Too often, once the characters in a horror movie arrive at the location where the scary shit is going to happen, they stop being active members of the story. They function as crash test dummies that the script can scare and abuse. You can feel the writer working backwards from the set pieces and filling in justifications rather than having characters pursuing goals.

The Taking of Deborah Logan makes the smart choice of having its protagonists investigating the context and causes of the supernatural incidents they’re experiencing. Rather than just sitting around waiting for the next spooky occurrence, they pursue clues that unravel what they’re dealing with and how they might stop it.

There’s a reason the cop procedural is such a reliable workhorse in TV. There are clear, external objectives, easy to follow progress for the plot (we’re another step closer to figuring this out), and the audience gets drawn into alignment with the main characters as both attempt to solve what’s happening.

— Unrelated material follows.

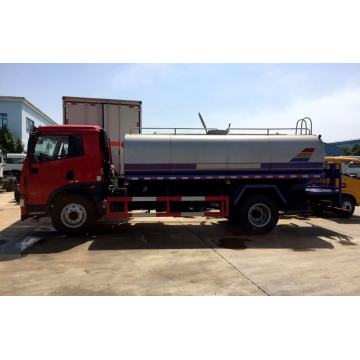 Caminhão de transporte de água potável Faw 10000 litros novo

But even if it doesn’t make sense for your characters to be investigating a mystery, do still try to find ways to make them active so that we can get invested and care about them.

Bonus Tip

Around the midpoint one of the three crew members gets fed up with the scary stuff and leaves. It’s a comedy beat that helps with the build and release of tension, but it also helps sell the reality of the movie. Often we ask ourselves “why are these people sticking around where they’re clearly in danger?” Having one of your characters say that out loud and checkout helps us trust the story more.